AT WPC 2016
PORTLAND, ORE. (FRONTLINE MEDICAL NEWS) – The presence of at least three out of four chemical biomarkers can predict the development of Parkinson’s disease at 3 years of follow-up in people with multiple risk factors for the disease, according to David Goldstein, MD.
These biomarkers, found in the cerebrospinal fluid and in the heart, represent catecholaminergic neurodegeneration.
The PDRisk study of the National Institute of Neurological Disorders and Stroke (NINDS) is investigating whether individuals with at least three out of four statistical risk factors for Parkinson’s disease (PD) develop the disease, based on chemical biomarkers of neurodegeneration. The risk factors are family history of the disease, olfactory dysfunction, dream enactment behavior, and orthostatic hypotension. The biomarkers are PET neuroimaging or cerebrospinal fluid (CSF) neurochemical indicators of catecholamine deficiency in the brain or heart. All the biomarkers are related to dopamine, its precursor, or its metabolites.
In this prospective cohort study, 3,176 individuals supplied risk factor data, of whom 388 reported at least three risk factors. Thirty-one of them had risk factors confirmed and underwent biomarkers testing. The investigators followed 22 of the 31 at approximately 18-month intervals for at least 3 years.
Four individuals out of the 22 reached the primary endpoint, which was a diagnosis of PD by a neurologist unaware of the biomarker data. Two of the four individuals with PD also had Lewy body dementia.
“All of the people who went on to convert [to PD], all of them, had at least three of those biomarkers positive. And among the 18 who so far haven’t developed Parkinson’s, none of them had three or more biomarkers. Most of them had none,” said Dr. Goldstein , director of the clinical neurocardiology section at the NINDS. He presented this first look at the PDRisk Study outcome data at the World Parkinson Congress.
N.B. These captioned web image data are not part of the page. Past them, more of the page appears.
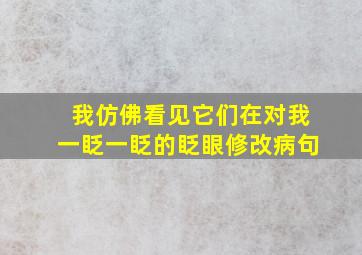 我仿佛看见它们在对我一眨一眨的眨眼修改病句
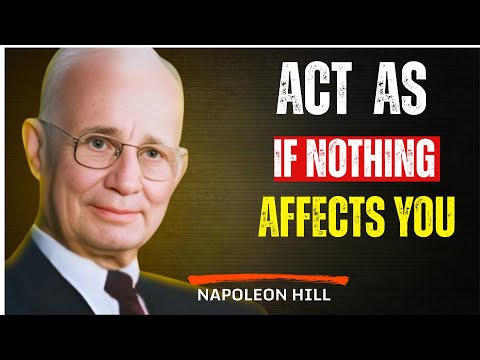 "Learn To Act As If Nothing Bothers You" - Napoleon Hill Motivation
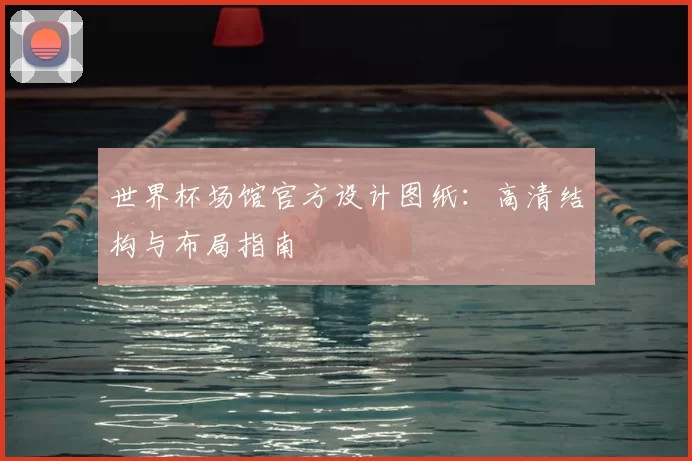 世界杯场馆官方设计图纸：高清结构与布局指南
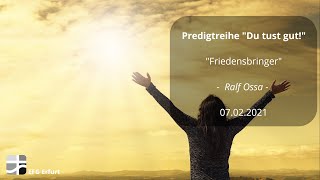 07.02.2021 Predigtreihe "Du tust gut" - Friedensbringer - Ralf Ossa | EFG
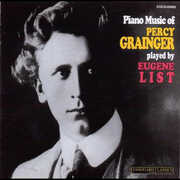 Piano Music Of Percy Grainger , Eugene List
Among 10 healthy control subjects without any risk factors for PD, 1 had two positive biomarkers, and the rest had none. Individuals who converted to PD could be distinguished from those who did not by low values for the posterior/anterior ratio of putamen 18F-DOPA–derived radioactivity, CSF DOPA, CSF 3,4-dihydroxyphenylacetic acid (DOPAC, a metabolite of dopamine), and septal myocardial 18F-dopamine-derived radioactivity. Almost 20 years ago, Dr. Goldstein found that there is a substantial loss of sympathetic noradrenergic nerves in the heart in PD.
He has weighted all the biomarkers as if they had equal contributions, which “is not fair,” he said. All four biomarkers were predictive on their own, but some were more potent than others, notably the ratio of DOPA in the anterior to posterior putamen and low values for DOPA in the CSF. He noted that this finding is the first time CSF DOPA has been documented as a biomarker for the development of PD.
“What that says is that in people who are matched for risk, if you have multiple positive biomarkers, the positive predictive value at 3 years is 100%. And if you have two or fewer biomarkers, the negative predictive value at 3 years is 100%. So that’s why it’s such an astounding set of findings,” he said.
The question remains about what to do with these predictors of PD if they are validated. Dr. Goldstein said they could be used to track the efficacy of any intervention to slow the decline to PD.
The study was run by the NINDS and had no outside support. Dr. Goldstein is a U.S. government employee and reported having no financial disclosures.